Santa Ana Drags Reunion
Santa Ana, CASaturday, April 1, 2017
Photos by Roger Rohrdanz Story by Richard Parks
On April 1, 2017 we held our biannual reunion honoring the old Santa Ana Dragstrip at Santiago Creek Park, in Santa Ana. The next reunion will be in October at the same park and at the same time: 10AM to 2PM.
Many people ask us, “Why do you hold them so often?” The answer is simple; we are an older group and lose our friends to age and illness. We aren’t sure when our last reunion will be held, but we will carry it on for as long as we can. The Santa Ana Drags came into existence on July 2, 1950 and lasted for nearly a decade with the last race held in 1959, and then the County of Orange closed it down to expand the airport.
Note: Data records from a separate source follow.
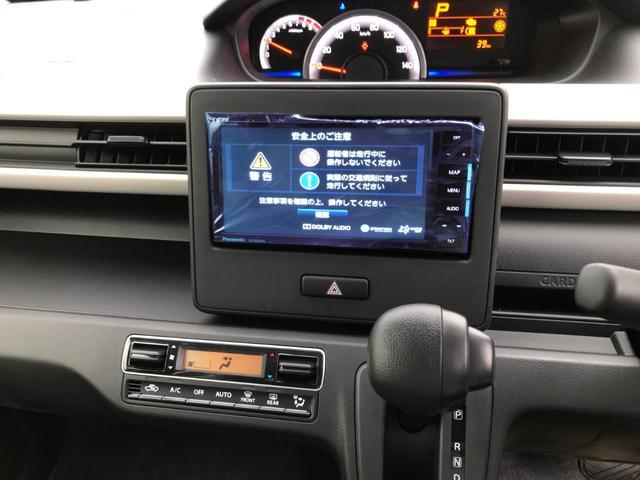 ハイブリッドFX レーダーブレーキサポート ヘットアップディスプレイ キーレス プッシュスタート(19枚目)
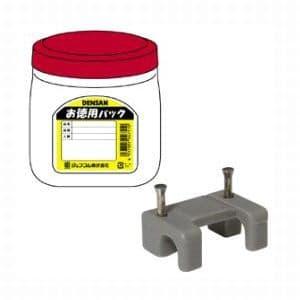 ジェフコム お徳用パック コンクリート用 コンタックサドル 適用電線:VVF1.6×3C、VVF2.0×3C 入数:200個 TP-JC-14
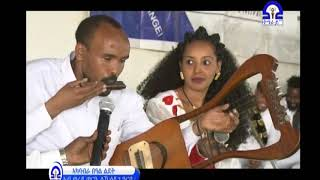 🇪🇹 - Berhane Gebresilassie Amazing talent Playing Kirar and Harmonica  At the same time 2018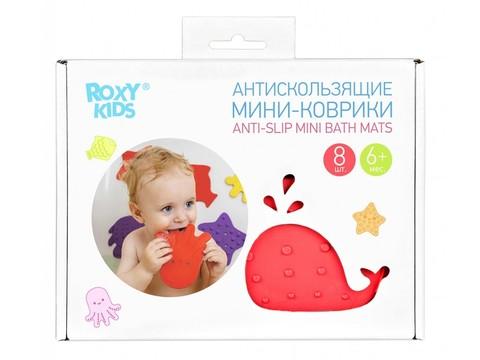 Набор антискользящих мини-ковриков ROXY KIDS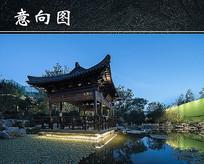 中式亭景观设计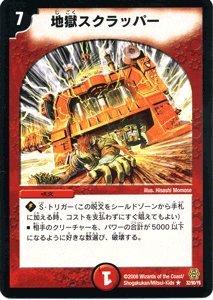 デュエルマスターズ 【 地獄スクラッパー 】 DMC42-032R 《コロコロドリームパック3》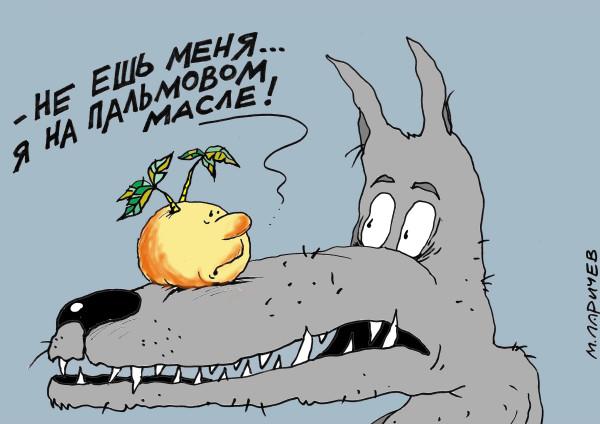 Карикатура: Масло, Михаил Ларичев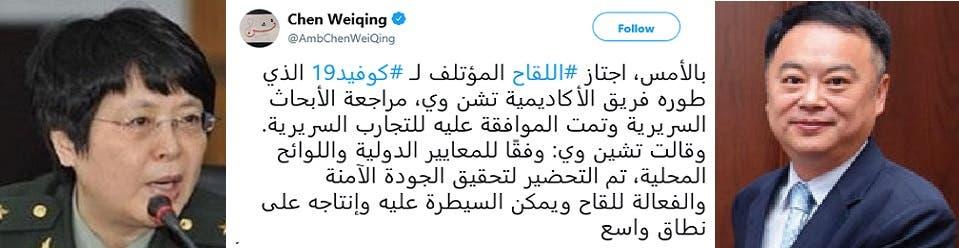 السفير الصيني لدى السعودية تشن وي تشينغ، وتغريدته في تويتر، وصورة للعالمة تشن وي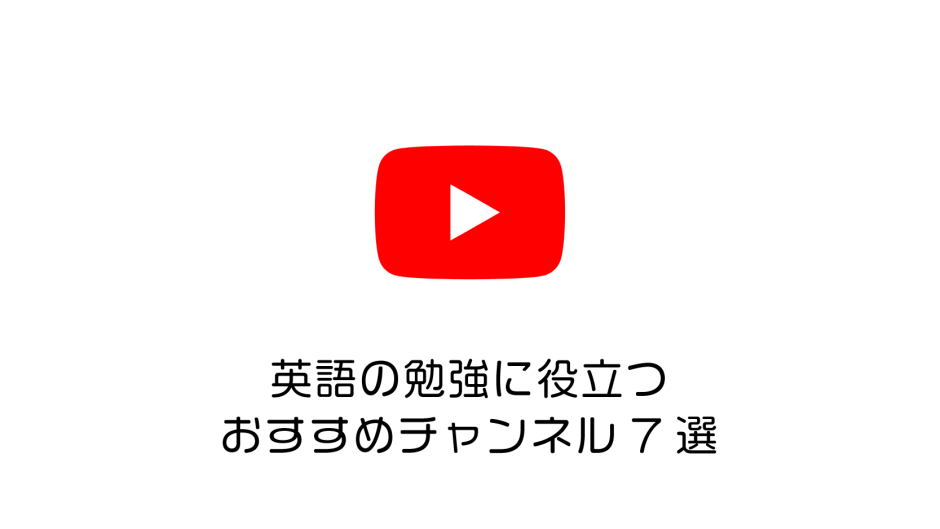 YouTubeで英語を勉強する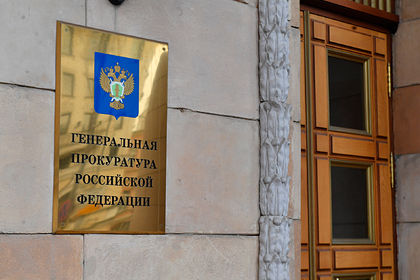Прокуратура отменила уголовное дело против следователя по особо важным делам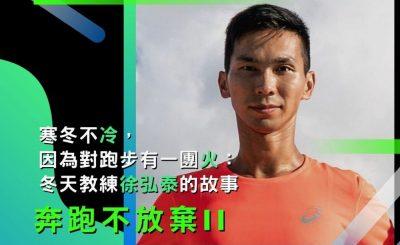 soooradio奔跑不放棄II(02)-寒冬不冷,因為對跑步有一團火:冬天教練徐弘泰的故事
Another question often raised concerns the point of whether the Santa Ana Airport Dragstrip was the first in existence. The answer is that it all depends on what you mean by “first.” Santa Barbara airport in Goleta, CA, claims that it held regular and supervised drag races a year earlier and continued for some time. Ed Osepian, a regular at the old Santa Ana dragstrip, told us that he raced at that first 1949 Goleta drag race and won his class, and brought a story and photograph to prove it. Impromptu drag races were held around the nation and especially in Northern and Southern California long before 1949.
Miller told me of a drag race between a roadster and a quarterhorse on Highway 39 around Whittier, CA sometime in 1938. A man in a Stetson hat and cowboy boots came into a local speed shop and said, “That roadster looks fast, but I’ll bet that my horse can beat that car in a quarter mile!”
It was a typical scam of the time. The hot rodders were cagey too and took the bet, but instead of using that roadster, they borrowed a quicker roadster to race the horse. The hot rodders even went to Santa Anita racetrack and timed all the thoroughbreds. Convinced they had a second or two faster time than the horse, the young hot rodders accepted the challenge. The hot rodders were a nervous lot as they wagered their money, for this was during the Great Depression, yet they were very sure that they had worked out the bugs in this scheme. They hadn’t, for the horse was a quarterhorse, bred for quick speed for a quarter-mile, though they didn’t know it at the time. The quarterhorse had been trained to take off as soon as the gambler touched the brim of his Stetson. The driver floored the roadster and quickly shifted into high gear. According to the story the hot rodders told, they beat the quarterhorse by a nose.
The Santa Ana Airport Drags were not the first drag races, for these events took place all over the country. Santa Ana had many firsts, though; it had paid admissions, it was professionally organized, it codified many of the rules that we know today and, most importantly, it took the nation by storm. After that first race on July 2, 1950, the news media went crazy trying to cover drag racing and young people from all over the nation flocked to C. J. Hart’s dragstrip and copied the way he did things. Timing associations were organized overnight and dragstrips were created all over the nation. So haphazard were many of these early drag strips that less than a year later, in March of 1951 the National Hot Rod Association (NHRA) was formed to create safety programs, insurance coverage and rules to govern a sport that grew overnight.
The Santa Ana Drags Reunion is a free event and there are no costs to attend. Leslie Long is the leader of the group and is assisted by Gene Mitchell, Roger Rohrdanz, Richard Parks, Jim Miller and Jerry Hart. Mitchell brings tables, chairs, tents and food, all free of charge, and reserves the park. Roger is the reunion photographer, Parks is in charge of public relations and Hart brings the old posters that he saved when his father and mother were the promoters of the dragstrip. Other guests also bring photographs and memorabilia to show. Non-racers and spectators are welcome.
Those in attendance were Fred Angelo and Hilda Armijo, Phil Turgasen, Dave Sackett, Wayne Harper, Doug Wilson, Richard Langson, Chris Cote, Duke Langson, Sharon Kim, Leon and Darlene FitzGerald, Ed Osepian, Mike English, Lance Martin, Doug Westfall, Mike Miniaci, Neariah Bolderoff, Nautica Williams, Eldon Harris, Norm Stevenson, Larry Corbett, Curt Kopetsky, Tim Love, Dave Cook, Bob Baxter, Bert Middleton, Sonny Cerneka, Betty Belcourt, Megan Mitchell, Rich Casada, Tim Casada, Doug and Roberta Gillespie, Jim Murphy, Mike Uribe, Fred Martinez, Gene Ellis, Ken Freund, Ken Butler, Diane Carmelo Vandenberg, Lyman Wilson, John Conner, David Steele, Ron and Anna Winship, Jim Donoho and Diane Klingaman.